Undead people were on the docks, all of them wearing mail armor and wielding swords and lances. There were flags there, dark blue or purple in appearance, with a peculiar design on them: it looked like a broken white mask with a golden eye that bled purple blood, three arrows were driven through it, one of which had no point. The whole thing seemed to be set on an eagle sigil, and I couldn't help but notice how the mask actually had a striking resemblance to Sylvanas's face.
"They're not Scourge, are they?" asked a tauren.
"No," I replied. "But stay on your guard."
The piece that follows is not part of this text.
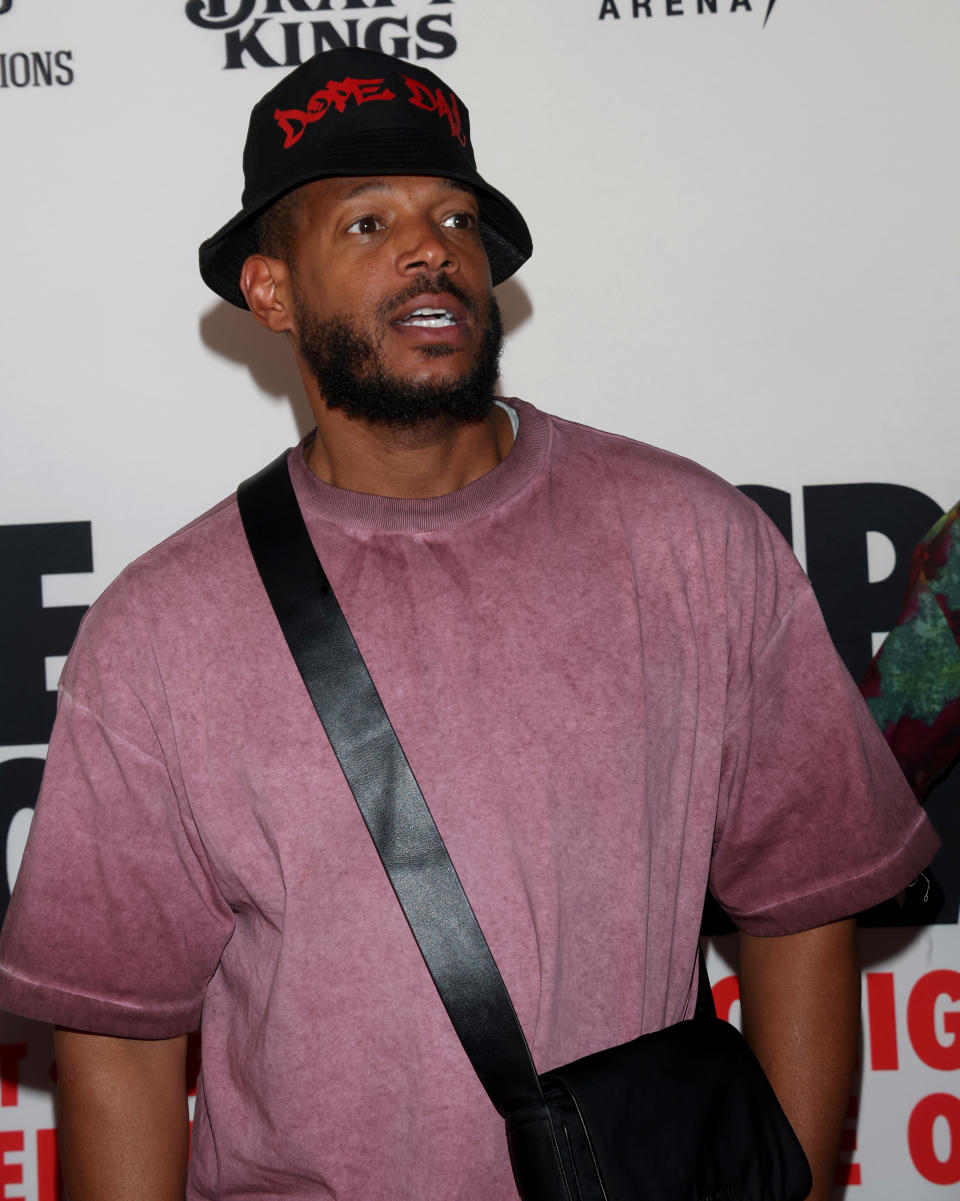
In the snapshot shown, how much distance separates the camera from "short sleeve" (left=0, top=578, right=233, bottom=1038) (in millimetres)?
1414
The undead had most definitely seen us. They waved us into port, some of them clearly wondering what we were doing there.
"We are not the Scourge," said one of them. "And we bid you welcome to Tirisfal Glades."
I shuddered at the sound of his voice, which was the hoarse whisper of dark cellar door.
"Thank you," I replied. "If you are not the Scourge, then I will consider you friends. My name is Faith Everstone."
The undead who had spoken took a step back, "Blackfire," he whispered.
"Excuse me?"
"You're Blackfire. You incinerate undead with a black fire."
Ordinarily, I would have been highly amused about the fact that former members of the Scourge referred to me by that kind of a name, although it was fitting. I would have also been amused by the fear in the undead's eyes, but I was beyond feeling amused by anything. "I incinerate the Scourge, yes. But I thought you said you weren't the Scourge?"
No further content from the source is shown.